The gut, which refers to the digestive organs, requires trillions of of both good and harmful bacteria that make up the microbiome – a crucial internal ecosystem that strengthens the immune system. Both types must be “carefully balanced” for a healthy gut.
Diet, sleep and mood all play a role in optimal gut health. But if you’re not looking after your stomach, your body will let you know with a number of unpleasant symptoms.
To offer a professional insight, practicing GP, Dr Sameer Sanghvi from Lloyds Pharmacy Online Doctor has highlighted the importance of good gut health and revealed the signs that could indicate a poor tummy, reports Wales Online.
According to Dr Sanghvi, the bacteria in your gut is responsible for the production of important nutrients. “Around 70 per cent of your immune cells are found in the gut,” he explained.

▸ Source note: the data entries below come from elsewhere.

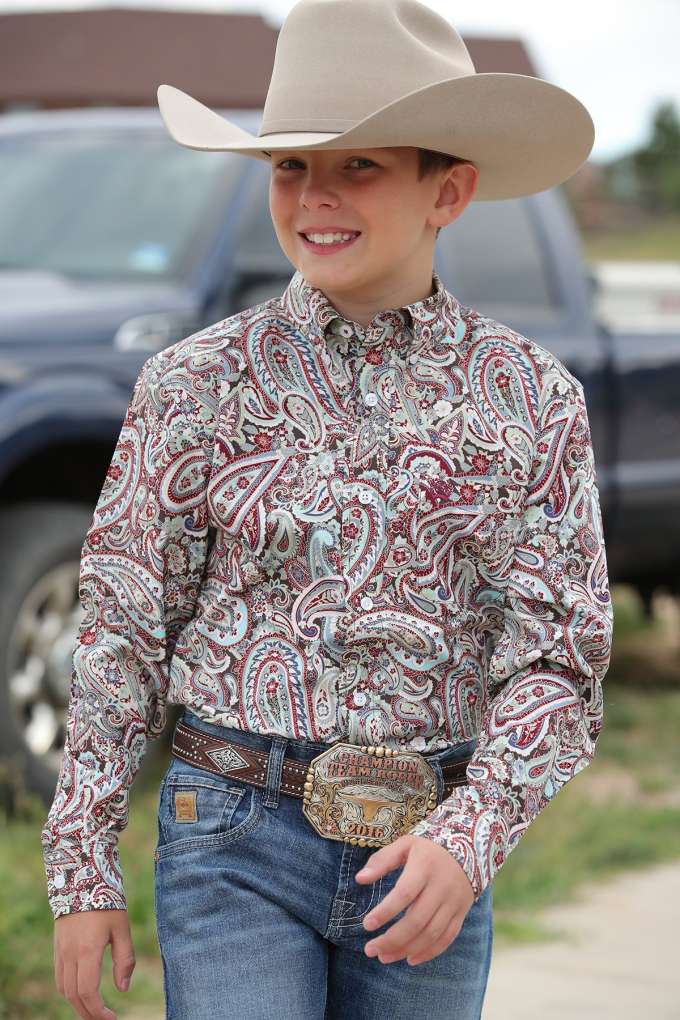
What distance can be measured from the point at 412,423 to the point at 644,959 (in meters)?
2.66

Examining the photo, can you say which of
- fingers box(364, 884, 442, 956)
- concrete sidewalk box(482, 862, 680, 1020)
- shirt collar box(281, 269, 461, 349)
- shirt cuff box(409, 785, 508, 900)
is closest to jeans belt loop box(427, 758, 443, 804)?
shirt cuff box(409, 785, 508, 900)

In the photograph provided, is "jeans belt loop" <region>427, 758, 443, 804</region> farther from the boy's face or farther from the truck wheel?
the truck wheel

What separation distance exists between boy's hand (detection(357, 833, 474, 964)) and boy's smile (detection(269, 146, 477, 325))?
30.1 inches

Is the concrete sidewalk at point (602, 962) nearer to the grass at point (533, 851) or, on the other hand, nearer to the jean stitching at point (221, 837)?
the grass at point (533, 851)

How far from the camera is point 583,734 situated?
83.5 inches

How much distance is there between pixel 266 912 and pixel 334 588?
17.0 inches

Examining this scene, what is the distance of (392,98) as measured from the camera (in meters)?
2.17

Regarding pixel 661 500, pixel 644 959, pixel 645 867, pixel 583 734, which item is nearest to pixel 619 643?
pixel 661 500

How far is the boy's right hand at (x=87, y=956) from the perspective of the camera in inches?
81.6

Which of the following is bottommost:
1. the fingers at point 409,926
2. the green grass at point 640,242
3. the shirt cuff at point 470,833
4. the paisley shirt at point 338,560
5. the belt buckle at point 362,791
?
the fingers at point 409,926

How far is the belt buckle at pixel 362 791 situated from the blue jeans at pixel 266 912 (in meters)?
0.02

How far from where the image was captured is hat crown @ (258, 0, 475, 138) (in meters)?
2.17

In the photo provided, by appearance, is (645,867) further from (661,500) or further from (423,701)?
(423,701)

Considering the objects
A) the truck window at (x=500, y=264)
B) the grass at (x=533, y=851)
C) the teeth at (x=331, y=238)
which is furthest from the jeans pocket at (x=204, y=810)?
the truck window at (x=500, y=264)
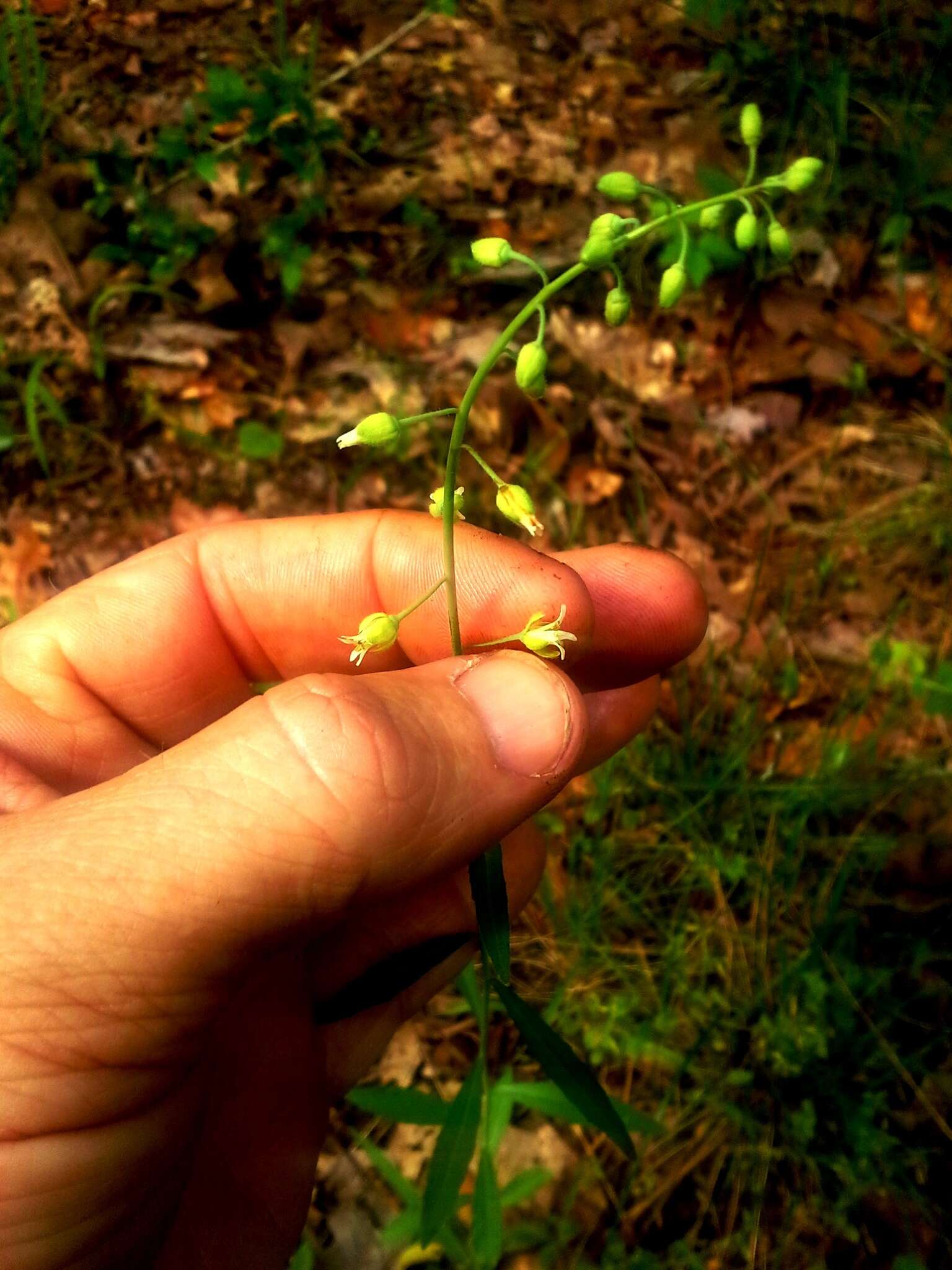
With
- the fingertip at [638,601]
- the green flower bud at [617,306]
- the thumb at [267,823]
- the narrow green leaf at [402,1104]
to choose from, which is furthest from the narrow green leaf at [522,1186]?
the green flower bud at [617,306]

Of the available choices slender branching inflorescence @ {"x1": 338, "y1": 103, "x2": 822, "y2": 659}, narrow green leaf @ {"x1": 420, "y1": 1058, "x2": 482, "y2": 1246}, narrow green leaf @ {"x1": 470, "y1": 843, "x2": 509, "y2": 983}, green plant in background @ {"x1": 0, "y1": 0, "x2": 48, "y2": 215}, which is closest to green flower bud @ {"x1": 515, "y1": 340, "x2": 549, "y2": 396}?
slender branching inflorescence @ {"x1": 338, "y1": 103, "x2": 822, "y2": 659}

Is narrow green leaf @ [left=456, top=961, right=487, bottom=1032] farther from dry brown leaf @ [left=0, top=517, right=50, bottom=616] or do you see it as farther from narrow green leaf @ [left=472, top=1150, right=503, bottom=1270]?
dry brown leaf @ [left=0, top=517, right=50, bottom=616]

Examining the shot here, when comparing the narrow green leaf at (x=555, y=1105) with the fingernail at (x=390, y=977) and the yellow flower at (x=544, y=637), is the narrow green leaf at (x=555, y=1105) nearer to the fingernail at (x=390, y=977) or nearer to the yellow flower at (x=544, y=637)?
the fingernail at (x=390, y=977)

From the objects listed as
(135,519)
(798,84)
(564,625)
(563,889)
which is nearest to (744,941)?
(563,889)

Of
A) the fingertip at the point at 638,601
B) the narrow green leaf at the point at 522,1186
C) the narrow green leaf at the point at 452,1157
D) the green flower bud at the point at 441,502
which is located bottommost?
the narrow green leaf at the point at 522,1186

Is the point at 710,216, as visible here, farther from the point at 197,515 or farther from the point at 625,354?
the point at 197,515

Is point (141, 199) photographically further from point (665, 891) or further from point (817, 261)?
point (665, 891)
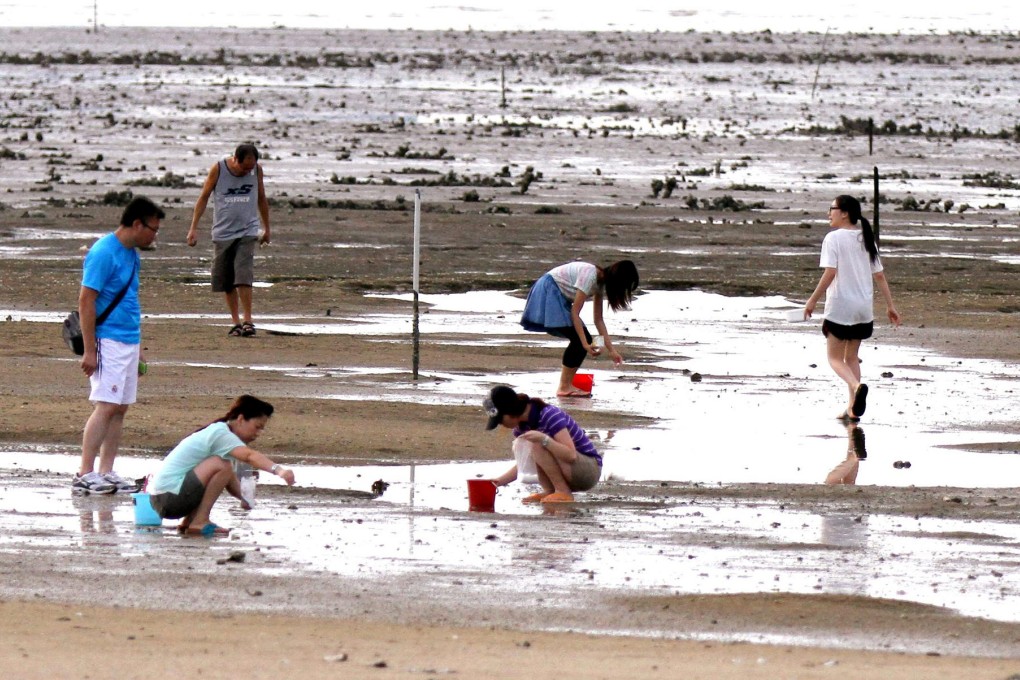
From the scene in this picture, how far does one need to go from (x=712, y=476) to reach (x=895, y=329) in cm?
912

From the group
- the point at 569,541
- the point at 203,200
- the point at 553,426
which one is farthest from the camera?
the point at 203,200

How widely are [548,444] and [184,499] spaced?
208 centimetres

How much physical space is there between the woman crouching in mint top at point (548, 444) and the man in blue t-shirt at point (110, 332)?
6.48 feet

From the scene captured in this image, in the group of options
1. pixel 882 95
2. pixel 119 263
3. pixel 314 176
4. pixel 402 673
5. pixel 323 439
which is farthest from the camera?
pixel 882 95

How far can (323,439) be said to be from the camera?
1242 centimetres

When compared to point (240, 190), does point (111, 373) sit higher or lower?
lower

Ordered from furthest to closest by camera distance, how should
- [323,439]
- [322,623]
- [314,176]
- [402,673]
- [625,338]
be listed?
[314,176], [625,338], [323,439], [322,623], [402,673]

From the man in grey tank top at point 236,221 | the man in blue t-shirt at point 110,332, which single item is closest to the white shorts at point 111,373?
the man in blue t-shirt at point 110,332

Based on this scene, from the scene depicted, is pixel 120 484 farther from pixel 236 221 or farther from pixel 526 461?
pixel 236 221

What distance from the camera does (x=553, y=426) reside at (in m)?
10.6

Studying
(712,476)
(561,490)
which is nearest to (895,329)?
(712,476)

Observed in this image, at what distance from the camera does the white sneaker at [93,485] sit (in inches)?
405

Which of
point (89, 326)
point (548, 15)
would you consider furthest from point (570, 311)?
point (548, 15)

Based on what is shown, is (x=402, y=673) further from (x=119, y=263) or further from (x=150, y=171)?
(x=150, y=171)
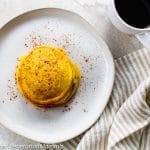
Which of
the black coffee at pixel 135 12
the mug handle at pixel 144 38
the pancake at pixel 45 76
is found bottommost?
the pancake at pixel 45 76

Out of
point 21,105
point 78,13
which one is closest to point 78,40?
point 78,13

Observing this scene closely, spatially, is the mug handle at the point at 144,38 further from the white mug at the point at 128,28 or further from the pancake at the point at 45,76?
the pancake at the point at 45,76

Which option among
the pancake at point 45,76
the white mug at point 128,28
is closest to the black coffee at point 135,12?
the white mug at point 128,28

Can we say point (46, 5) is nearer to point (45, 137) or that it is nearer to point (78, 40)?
point (78, 40)

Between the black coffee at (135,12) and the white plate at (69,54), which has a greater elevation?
the black coffee at (135,12)

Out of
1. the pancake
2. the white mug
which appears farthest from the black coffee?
the pancake

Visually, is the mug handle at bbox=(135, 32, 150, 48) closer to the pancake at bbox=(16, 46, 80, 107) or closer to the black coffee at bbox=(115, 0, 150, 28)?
the black coffee at bbox=(115, 0, 150, 28)
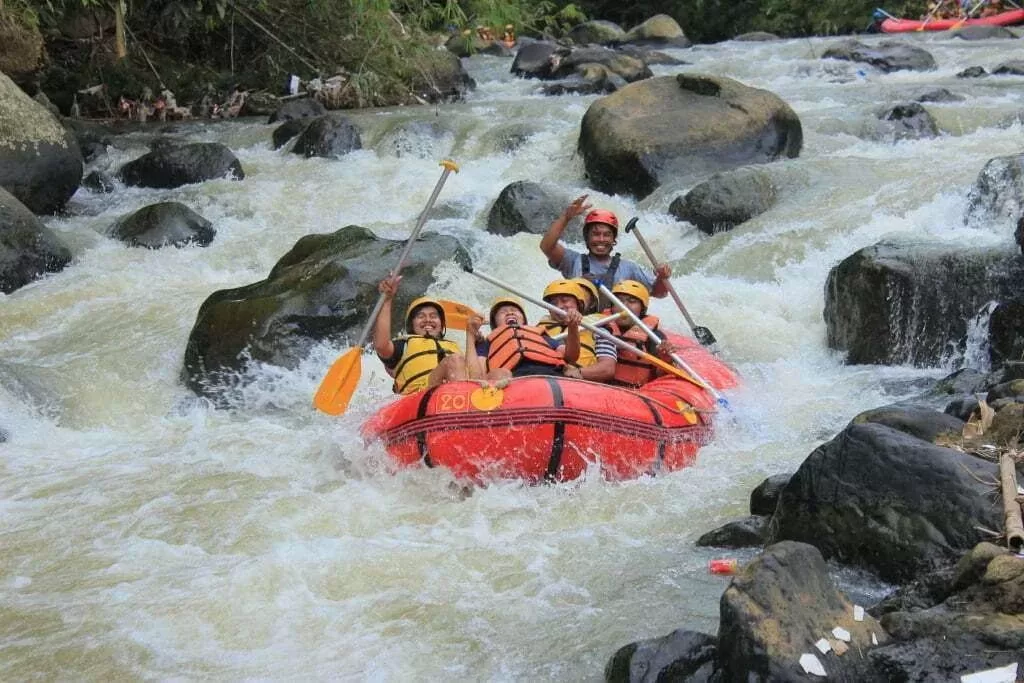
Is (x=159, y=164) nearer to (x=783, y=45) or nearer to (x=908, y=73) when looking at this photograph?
(x=908, y=73)

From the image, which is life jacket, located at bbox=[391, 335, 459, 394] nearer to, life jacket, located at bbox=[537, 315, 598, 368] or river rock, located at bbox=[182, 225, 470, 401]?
life jacket, located at bbox=[537, 315, 598, 368]

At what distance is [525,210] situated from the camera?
31.1 feet

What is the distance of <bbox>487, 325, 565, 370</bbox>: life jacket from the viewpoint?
5.70 meters

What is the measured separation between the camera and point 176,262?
9172mm

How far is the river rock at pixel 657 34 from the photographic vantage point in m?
22.2

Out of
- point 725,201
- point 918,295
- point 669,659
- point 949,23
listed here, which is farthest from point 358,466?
point 949,23

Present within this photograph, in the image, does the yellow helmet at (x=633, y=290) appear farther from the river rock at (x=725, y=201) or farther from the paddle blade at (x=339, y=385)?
the river rock at (x=725, y=201)

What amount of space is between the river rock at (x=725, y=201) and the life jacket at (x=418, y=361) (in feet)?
12.5

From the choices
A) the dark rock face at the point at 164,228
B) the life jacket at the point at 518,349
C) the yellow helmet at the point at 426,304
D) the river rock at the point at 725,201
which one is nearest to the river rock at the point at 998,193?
the river rock at the point at 725,201

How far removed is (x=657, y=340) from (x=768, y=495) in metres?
1.82

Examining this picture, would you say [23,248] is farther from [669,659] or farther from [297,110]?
[669,659]

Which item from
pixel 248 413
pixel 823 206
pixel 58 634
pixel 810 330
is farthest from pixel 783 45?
pixel 58 634

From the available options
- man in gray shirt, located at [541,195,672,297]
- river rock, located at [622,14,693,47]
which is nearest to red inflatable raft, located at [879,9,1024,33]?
river rock, located at [622,14,693,47]

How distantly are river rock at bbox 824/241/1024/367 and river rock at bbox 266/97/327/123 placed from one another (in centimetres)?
841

“What’s more, the bacteria in your gut is also responsible for producing necessary vitamins like vitamin B12. This means that if the balance of bacteria isn’t as it should be, your immune response, physical health and even your mood can be affected.
“The key to good gut health is ensuring the variety of bacteria present is carefully balanced. There are a range of diet and lifestyle factors that can negatively affect the balance of bacteria in your digestive system.
“Stress levels, lack of sleep, a highly processed diet and taking antibiotics can all have an impact.”
Dr Sanghvi explains that if you have an imbalance of gut bacteria, and therefore, your gut isn’t functioning optimally, you may be more susceptible to sickness and experience five particular symptoms.
1. Upset stomach
“Experiencing frequent discomfort, gas, bloating, constipation, diarrhoea, and heartburn could be a sign that your gut is having a hard time digesting and eliminating waste.”
2. Unintentional weight changes
“When your gut is imbalanced, your body may be struggling to absorb nutrients, store fat and regulate blood sugar therefore resulting in unexpected changes in weight.”
“An unhealthy gut can result in insomnia or poor sleep, resulting in feeling fatigued.
“Most of the body’s serotonin (the hormone which affects mood and sleep) is produced in the gut.Therefore, when there is bacteria or inflammation, your sleep may be impacted too.”
4. Skin Irritation
“Some skin conditions such as acne and eczema can be a result of gut issues.”
5. Food intolerances
“In some cases, food intolerances can be due to poor quality of bacteria in the gut. You can have intolerances if you struggle digesting certain foods.”
Dr Sanghvi says diet is one of the most important contributors to gut health: “Diet has a big role to play when it comes to improving gut health. The aim is to help introduce good bacteria in your gut while reducing the number of bad bacteria too.
“Ultra-processed foods can impact your gut negatively. The best thing to do is eat a variety of plant-based foods. Try to “eat the rainbow”, ensuring your diet includes lots of fruit and vegetables, whole grains, nuts and seeds, and legumes like beans and lentils.
“It’s also important to make sure your diet includes prebiotics. These are foods that contain a specific type of fibre that feeds good bacteria in the gut. Examples of foods rich in prebiotics include bananas, pomegranate, oats, rye crackers, pistachios and garlic.
“Similarly, you want to aim to include probiotics in your diet too. These are foods like natural yoghurt, kombucha and pickles which include live bacteria. It’s understood these can help improve the diversity of bacteria in your gut.”
As much as diet is a big factor for good gut health, there are other things you can do to help improve gut health, as Dr Sanghvi explains:
“Lowering stress levels, getting good quality sleep is equally important for maintaining a healthy microbiome. The same goes for staying hydrated.
“If you are concerned about your gut health, there are methods of evaluating how well your digestive system is working, such as monitoring bowel movements and symptoms. If you are noticing drastic changes then you should talk to your GP.”